Is there a way around this besides altering the source?


Solution

  • I got this to work using Escape character set as quote (") with the Azure Data Factory Copy Task. Screen shot:

    ADF Copy Task

    This was based on a file as per your spec:

    "","""Spring Sale"" this year",""

    and also worked as in insert into an Azure SQL Database table.
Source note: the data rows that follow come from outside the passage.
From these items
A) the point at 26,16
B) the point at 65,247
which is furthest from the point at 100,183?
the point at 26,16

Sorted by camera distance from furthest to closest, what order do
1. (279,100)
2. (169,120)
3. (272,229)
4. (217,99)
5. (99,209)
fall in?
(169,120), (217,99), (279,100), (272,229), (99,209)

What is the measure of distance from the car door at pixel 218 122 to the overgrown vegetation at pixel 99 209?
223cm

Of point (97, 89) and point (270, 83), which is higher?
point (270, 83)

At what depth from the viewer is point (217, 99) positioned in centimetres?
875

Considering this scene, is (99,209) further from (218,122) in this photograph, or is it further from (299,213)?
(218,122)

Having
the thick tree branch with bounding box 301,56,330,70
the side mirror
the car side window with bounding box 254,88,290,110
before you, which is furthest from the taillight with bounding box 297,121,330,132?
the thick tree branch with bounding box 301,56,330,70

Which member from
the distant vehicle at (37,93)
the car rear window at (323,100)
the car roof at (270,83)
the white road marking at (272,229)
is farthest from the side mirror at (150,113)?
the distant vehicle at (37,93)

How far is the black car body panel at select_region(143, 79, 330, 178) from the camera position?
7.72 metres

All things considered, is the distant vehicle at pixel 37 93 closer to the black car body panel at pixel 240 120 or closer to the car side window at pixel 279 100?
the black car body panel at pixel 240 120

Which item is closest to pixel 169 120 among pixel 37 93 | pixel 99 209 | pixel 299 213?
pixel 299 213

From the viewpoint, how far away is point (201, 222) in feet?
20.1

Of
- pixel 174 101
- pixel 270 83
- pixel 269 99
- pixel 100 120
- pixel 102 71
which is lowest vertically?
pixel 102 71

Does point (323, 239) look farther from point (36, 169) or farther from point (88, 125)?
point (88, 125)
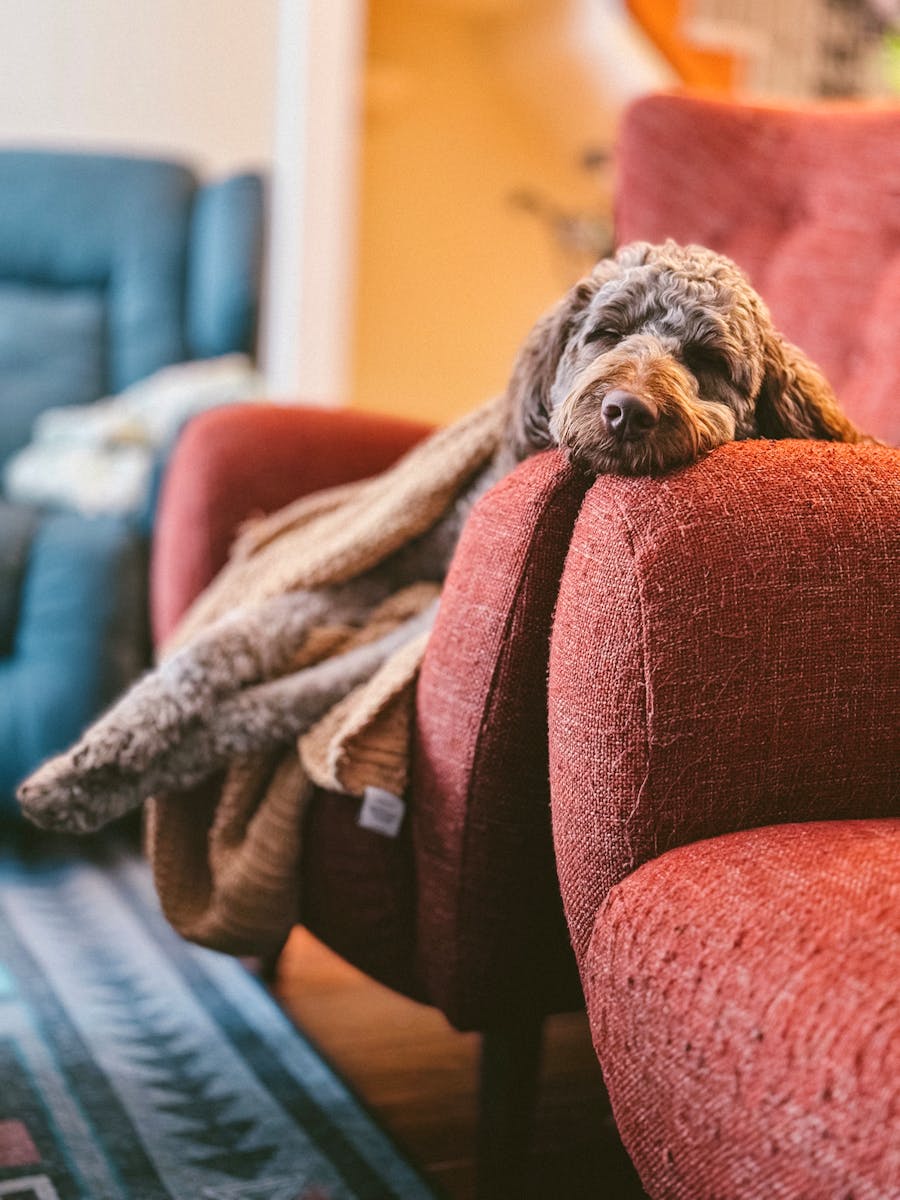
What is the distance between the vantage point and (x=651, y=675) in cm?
75

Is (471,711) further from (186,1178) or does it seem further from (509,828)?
(186,1178)

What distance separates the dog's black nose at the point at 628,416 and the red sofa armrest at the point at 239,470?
2.64 feet

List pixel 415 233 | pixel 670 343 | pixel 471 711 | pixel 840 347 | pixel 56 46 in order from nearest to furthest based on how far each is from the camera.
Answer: pixel 471 711, pixel 670 343, pixel 840 347, pixel 56 46, pixel 415 233

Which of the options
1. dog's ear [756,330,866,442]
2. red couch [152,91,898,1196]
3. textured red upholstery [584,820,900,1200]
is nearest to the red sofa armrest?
red couch [152,91,898,1196]

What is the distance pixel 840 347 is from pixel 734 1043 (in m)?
1.21

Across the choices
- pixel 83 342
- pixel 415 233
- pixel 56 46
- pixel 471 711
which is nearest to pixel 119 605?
pixel 83 342

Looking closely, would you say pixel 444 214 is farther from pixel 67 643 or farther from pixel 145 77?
pixel 67 643

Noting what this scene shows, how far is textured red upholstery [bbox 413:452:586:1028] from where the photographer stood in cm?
91

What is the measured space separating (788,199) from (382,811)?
1154 millimetres

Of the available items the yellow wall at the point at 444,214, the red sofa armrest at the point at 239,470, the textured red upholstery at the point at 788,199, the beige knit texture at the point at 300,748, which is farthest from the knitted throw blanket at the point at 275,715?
the yellow wall at the point at 444,214

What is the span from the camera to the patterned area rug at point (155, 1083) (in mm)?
1108

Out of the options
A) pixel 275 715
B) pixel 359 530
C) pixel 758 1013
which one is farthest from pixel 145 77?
pixel 758 1013

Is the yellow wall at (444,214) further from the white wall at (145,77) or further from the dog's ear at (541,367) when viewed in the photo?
the dog's ear at (541,367)

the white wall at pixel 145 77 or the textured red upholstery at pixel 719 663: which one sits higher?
the white wall at pixel 145 77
The sample JSON:

    {
        "name": "DelimitedText1",
        "properties": {
            "linkedServiceName": {
                "referenceName": "linkedService2",
                "type": "LinkedServiceReference"
            },
            "type": "DelimitedText",
            "typeProperties": {
                "location": {
                    "type": "AzureBlobStorageLocation",
                    "fileName": "quotes.txt",
                    "container": "someContainer"
                },
                "columnDelimiter": ",",
                "escapeChar": "\"",
                "quoteChar": "\""
            },
            "schema": [
                {
                    "name": "Prop_0",
                    "type": "String"
                },
                {
                    "name": "Prop_1",
                    "type": "String"
                },
                {
                    "name": "Prop_2",
                    "type": "String"
                }
            ]
        }
    }
    

    Maybe the example file is too simple but it did work for me in this configuration.

    Alternately, just use SSIS and host it in Data Factory.